Precarious and contingent, not secure and valued, are the terms of the day for these bright young people. Most are destined to enter the middle-class professions that they seek; but not with the middle-class standard of living they desire . Many will live pay check to pay check with little or no savings as student debt payments crowd out home ownership. They will hustle multiple and mobile part time jobs while keeping an anxious eye on securing health benefits. Caring for aging parents and their own children, while still paying off student debt, is a squeeze many can anticipate.

A resurgent Connecticut labor movement, responsive to these conditions and often led by millennials, has burst on the scene.

We are raising wages and gaining security for adjunct faculty, fast food and other low- wage workers in child care and home health care services. Meanwhile climate justice and renewable energy activists are being heard on campuses and town halls all over the state just as the Students for a Dream won state legislation on college admissions and access to financial aid for undocumented immigrants. Criminal justice reform linked with anti-racism initiatives have brought a new generation to street protest and civil disobedience in our state as it has across the country.
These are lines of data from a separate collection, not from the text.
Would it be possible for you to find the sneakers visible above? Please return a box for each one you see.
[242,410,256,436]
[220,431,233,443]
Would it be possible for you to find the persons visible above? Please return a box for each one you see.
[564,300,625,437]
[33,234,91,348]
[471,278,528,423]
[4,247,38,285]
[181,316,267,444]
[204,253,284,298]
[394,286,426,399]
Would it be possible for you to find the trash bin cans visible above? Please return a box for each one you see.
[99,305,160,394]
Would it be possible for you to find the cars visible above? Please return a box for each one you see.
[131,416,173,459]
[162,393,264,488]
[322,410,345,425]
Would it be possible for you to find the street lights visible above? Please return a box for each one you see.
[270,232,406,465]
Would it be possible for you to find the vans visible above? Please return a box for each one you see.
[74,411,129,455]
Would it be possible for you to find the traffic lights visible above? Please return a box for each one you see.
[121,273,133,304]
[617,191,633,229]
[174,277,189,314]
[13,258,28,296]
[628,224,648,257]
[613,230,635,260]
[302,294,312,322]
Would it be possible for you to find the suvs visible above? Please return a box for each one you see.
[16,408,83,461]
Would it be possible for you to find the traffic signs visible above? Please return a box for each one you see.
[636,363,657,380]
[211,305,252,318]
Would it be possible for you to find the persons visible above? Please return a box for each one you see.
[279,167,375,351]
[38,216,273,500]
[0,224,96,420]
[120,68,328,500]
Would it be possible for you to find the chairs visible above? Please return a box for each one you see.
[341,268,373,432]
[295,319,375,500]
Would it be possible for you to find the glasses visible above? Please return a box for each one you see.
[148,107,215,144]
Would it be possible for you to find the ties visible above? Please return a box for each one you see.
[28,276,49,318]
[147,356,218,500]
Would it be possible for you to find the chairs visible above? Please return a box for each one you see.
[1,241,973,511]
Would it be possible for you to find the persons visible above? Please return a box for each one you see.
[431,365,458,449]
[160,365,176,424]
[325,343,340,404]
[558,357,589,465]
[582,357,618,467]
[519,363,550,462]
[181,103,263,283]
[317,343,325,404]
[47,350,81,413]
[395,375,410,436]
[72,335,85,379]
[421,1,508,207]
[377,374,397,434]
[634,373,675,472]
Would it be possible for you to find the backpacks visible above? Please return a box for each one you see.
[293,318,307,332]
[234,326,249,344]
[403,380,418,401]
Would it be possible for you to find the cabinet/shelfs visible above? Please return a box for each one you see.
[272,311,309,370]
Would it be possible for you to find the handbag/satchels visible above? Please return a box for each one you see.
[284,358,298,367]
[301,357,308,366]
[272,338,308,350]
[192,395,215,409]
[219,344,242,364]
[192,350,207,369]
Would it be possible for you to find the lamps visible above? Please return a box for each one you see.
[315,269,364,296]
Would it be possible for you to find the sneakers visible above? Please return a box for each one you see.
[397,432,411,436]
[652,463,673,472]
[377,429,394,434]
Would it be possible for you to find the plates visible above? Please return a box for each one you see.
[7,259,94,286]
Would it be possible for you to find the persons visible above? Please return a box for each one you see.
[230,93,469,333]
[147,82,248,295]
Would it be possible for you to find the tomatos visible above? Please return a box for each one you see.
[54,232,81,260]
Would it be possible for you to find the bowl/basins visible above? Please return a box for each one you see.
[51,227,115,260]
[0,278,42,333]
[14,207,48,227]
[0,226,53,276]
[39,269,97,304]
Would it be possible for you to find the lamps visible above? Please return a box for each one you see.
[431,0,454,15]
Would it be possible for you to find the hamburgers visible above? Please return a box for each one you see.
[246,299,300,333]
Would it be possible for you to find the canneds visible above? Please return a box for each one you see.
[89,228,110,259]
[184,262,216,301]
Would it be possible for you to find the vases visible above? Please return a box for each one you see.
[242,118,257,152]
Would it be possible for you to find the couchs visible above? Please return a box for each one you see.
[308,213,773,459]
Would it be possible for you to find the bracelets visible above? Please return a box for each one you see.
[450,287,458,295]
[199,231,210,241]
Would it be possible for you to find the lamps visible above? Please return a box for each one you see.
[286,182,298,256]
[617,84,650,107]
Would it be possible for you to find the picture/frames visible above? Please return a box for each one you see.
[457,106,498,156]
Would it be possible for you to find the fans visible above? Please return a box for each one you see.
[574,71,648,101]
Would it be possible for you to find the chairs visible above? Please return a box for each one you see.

The youthful character, vibrancy, and success of the Bernie Sanders campaign’s historic challenge to the status quo symbolizes and enacts much of this. Connecticut students, including some of mine from Middlesex, have been active in the democratic socialist’s high visibility, high impact, quest to be President of the United States.

“Preserve and create high wage jobs in ways that reduce inequality, are ecologically sustainable, and strengthen democracy,” read a strikingly comprehensive, if tweet-like, hand-lettered placard resting on the shoulder of a young man at the April Sanders rally on the New Haven Green.

“Only connect!” novelist E.M. Forster’s timeless exhortation to join “passion and prose” and to “live in fragments no longer” came over me as I left the Green after Sanders’s speech with 10,000 others in a casual twilight stroll feeling very social and very empowered.

A 2011 Pew poll reported a higher opinion of socialism than capitalism among those aged 18 to 30. I doubted it, must be a fluke, and paid no attention. Five years later on the New Haven Green, on college campuses, in workplaces and neighborhoods I see this opinion taking positive shape.

Bob Reutenauer is a labor activist, independent scholar, and adjunct instructor of History at Middlesex Community College’s Meriden Center. He lives in Middletown. He joined the youth section of Democratic Socialists of America (DSA) while a UConn student in 1982.